L’industria di conserve alimentari e di trasformazione del pomodoro in Italia

In Italia operano oltre 120 imprese per la trasformazione del pomodoro, di queste 80 sono localizzate al Centro – Sud e le restanti al Nord.

Questi due blocchi sono caratterizzati da dimensioni medio – piccole al Centro – Sud e medio – grandi al Nord.

Il settore offre occupazione a circa 30.000 persone di cui 10.000 fissi con un fatturato che si attesta sui 3 miliardi di euro di cui il 40% è riferibile al mercato interno e il 60% è destinato all’esportazione.

Circa il 70% delle esportazioni ha come destinazione l’Europa (soprattutto Germania, Regno Unito e Francia), il resto è diretto principalmente in Africa, Asia e U.S.A.

La superficie agricola impegnata per la coltivazione del pomodoro da industria è di circa 70.000 ettari per una produzione che sfiora i 5 milioni di tonnellate di prodotto fresco e colloca l’Italia al terzo posto nel mondo dopo Stati Uniti e Cina e davanti a Spagna, Iran e Turchia.

Le regioni italiane che prevalgono per superficie destinata alla produzione di pomodoro risultano l’Emilia Romagna con il 47% del totale e la Puglia con il 24%.

In termini di quantità prodotte la provincia di Foggia rappresenta circa un terzo del prodotto nazionale seguita dalla provincia di Piacenza con poco più del 15% e dalla provincia di Ferrara con il 9,3%.

L’Italia è al terzo posto nel mondo anche per la trasformazione industriale del pomodoro dopo Stati Uniti (principalmente California) e Cina e rappresenta il 12% dei circa 40 milioni di tonnellate di produzione complessiva mondiale e il 50% dei 9,8 milioni di tonnellate della produzione europea ( dato 2014).

La trasformazione industriale avviene sostanzialmente al 50% al Centro – Sud e in pari misura al Nord.

Le regioni in cui si concentrano le attività di trasformazione industriale sono la Campania  e l’Emilia Romagna con una differenziazione di fondo nelle tipologie di prodotto che vede la Campania prevalere per la produzione di pomodori pelati, coprendo quote elevatissime (anche oltre il 90%) della produzione nazionale, mentre in Emilia Romagna viene prodotto circa il 50% del concentrato italiano.

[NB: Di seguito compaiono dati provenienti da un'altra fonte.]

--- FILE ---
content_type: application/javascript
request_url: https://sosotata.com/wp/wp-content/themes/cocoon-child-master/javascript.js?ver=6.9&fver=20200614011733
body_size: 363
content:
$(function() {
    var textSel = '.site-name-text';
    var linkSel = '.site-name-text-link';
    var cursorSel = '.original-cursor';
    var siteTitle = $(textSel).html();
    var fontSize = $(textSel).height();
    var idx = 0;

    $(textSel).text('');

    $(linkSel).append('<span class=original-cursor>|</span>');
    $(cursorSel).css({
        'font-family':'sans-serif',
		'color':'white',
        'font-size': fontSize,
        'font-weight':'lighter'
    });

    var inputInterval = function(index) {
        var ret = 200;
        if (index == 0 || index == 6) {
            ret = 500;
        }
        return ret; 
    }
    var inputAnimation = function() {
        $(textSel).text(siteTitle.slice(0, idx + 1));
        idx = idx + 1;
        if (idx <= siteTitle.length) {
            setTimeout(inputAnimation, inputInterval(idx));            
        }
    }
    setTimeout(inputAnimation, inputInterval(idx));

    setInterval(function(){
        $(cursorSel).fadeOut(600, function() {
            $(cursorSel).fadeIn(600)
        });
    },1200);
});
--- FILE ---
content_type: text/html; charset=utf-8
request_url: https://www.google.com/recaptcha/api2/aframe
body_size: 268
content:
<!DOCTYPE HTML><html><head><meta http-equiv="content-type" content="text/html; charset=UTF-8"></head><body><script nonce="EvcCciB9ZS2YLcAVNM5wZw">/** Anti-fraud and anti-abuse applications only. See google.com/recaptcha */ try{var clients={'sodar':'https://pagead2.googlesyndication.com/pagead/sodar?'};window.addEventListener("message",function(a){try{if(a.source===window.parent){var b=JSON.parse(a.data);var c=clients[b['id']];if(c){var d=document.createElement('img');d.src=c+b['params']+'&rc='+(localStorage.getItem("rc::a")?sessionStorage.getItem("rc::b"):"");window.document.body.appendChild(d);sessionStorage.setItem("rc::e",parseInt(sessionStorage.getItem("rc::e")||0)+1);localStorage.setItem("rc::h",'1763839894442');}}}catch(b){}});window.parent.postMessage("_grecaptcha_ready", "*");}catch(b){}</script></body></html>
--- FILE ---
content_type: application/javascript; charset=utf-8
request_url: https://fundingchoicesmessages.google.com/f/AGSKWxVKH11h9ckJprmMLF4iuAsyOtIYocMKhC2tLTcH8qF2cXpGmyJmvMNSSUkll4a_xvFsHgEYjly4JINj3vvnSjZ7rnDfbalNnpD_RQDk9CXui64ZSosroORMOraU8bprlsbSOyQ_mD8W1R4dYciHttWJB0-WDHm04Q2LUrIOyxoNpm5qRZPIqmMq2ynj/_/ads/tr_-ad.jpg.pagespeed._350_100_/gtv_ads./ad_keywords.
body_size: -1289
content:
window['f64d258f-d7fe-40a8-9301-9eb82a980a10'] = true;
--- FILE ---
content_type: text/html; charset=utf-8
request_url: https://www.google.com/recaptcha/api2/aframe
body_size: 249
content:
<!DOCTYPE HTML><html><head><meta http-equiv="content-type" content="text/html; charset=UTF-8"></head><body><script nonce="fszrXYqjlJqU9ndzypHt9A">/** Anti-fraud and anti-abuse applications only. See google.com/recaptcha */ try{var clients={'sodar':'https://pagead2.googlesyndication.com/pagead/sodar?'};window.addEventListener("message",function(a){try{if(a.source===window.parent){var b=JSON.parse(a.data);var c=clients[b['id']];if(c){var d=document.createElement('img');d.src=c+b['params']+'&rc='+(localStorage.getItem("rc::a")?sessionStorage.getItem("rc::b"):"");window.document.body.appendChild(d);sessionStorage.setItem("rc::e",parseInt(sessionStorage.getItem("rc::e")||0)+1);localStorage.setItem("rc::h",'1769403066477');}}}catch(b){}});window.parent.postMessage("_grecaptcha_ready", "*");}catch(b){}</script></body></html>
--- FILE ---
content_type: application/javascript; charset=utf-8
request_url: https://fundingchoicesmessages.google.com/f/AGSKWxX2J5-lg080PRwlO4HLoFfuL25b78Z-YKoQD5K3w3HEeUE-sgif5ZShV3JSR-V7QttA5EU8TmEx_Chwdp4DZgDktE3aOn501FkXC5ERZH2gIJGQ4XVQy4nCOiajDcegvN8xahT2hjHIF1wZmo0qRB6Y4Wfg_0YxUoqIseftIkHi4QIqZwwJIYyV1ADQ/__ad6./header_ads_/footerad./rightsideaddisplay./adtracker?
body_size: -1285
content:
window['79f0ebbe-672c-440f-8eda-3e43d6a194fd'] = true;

All’interno di questo scenario l’Agro nocerino – sarnese rappresenta con le sue 55 aziende di trasformazione, 1,5 miliardi di fatturato e oltre il 70% del prodotto destinato all’esportazione rappresenta una parte fondamentale del settore in Italia ma per questo risulta anche fortemente esposto alle dinamiche sviluppatesi  negli ultimi anni e alle criticità di sempre.

Il settore al Sud sconta significative diseconomie rispetto alla meccanizzazione della raccolta e alla dimensione media degli impianti, che lo vedono in posizione nettamente arretrata rispetto al Nord.

A questo si aggiungono le difficoltà di una seria programmazione di filiera per il “non ruolo” che le Associazioni dei Produttori (39 per 30.000 ettari al Sud contro le 14 per 40.000 ettari al Nord) rivestono sul territorio meridionale e che lascia ulteriore spazio di manovra alla grande distribuzione per una politica di abbattimento dei prezzi a danno sia dei produttori agricoli che dell’industria di trasformazione.

Le aste on – line rappresentano l’ultima frontiera di questa politica i cui risultati si sommano alla crisi che investe da anni in particolare il pomodoro pelato la cui quota sul mercato interno è precipitata dal 51% del 1990 al 16% del 2016 a tutto vantaggio della passata che sale nello stesso periodo dal 12% al 55%.

Tutto questo è certamente anche il risultato degli ingenti investimenti in pubblicità realizzati dalle aziende conserviere del Nord che della produzione di passata pomodoro hanno fatto in questi anni il loro cavallo di battaglia.

Conseguentemente la strategia da adottare per un rilancio dell’industria di trasformazione meridionale e campana in particolare, passa attraverso un mix di interventi sul fronte agricolo e sul fronte industriale e per quest’ultimo uno dei passaggi più importanti è rappresentato proprio da adeguate campagne di comunicazione che possano produrre un riequilibrio nei consumi nazionali.

Questo impegno sugli aspetti della comunicazione può svilupparsi sia sul piano collettivo (ANICAV ecc..) che delle singole realtà aziendali che intendono riposizionarsi sul mercato.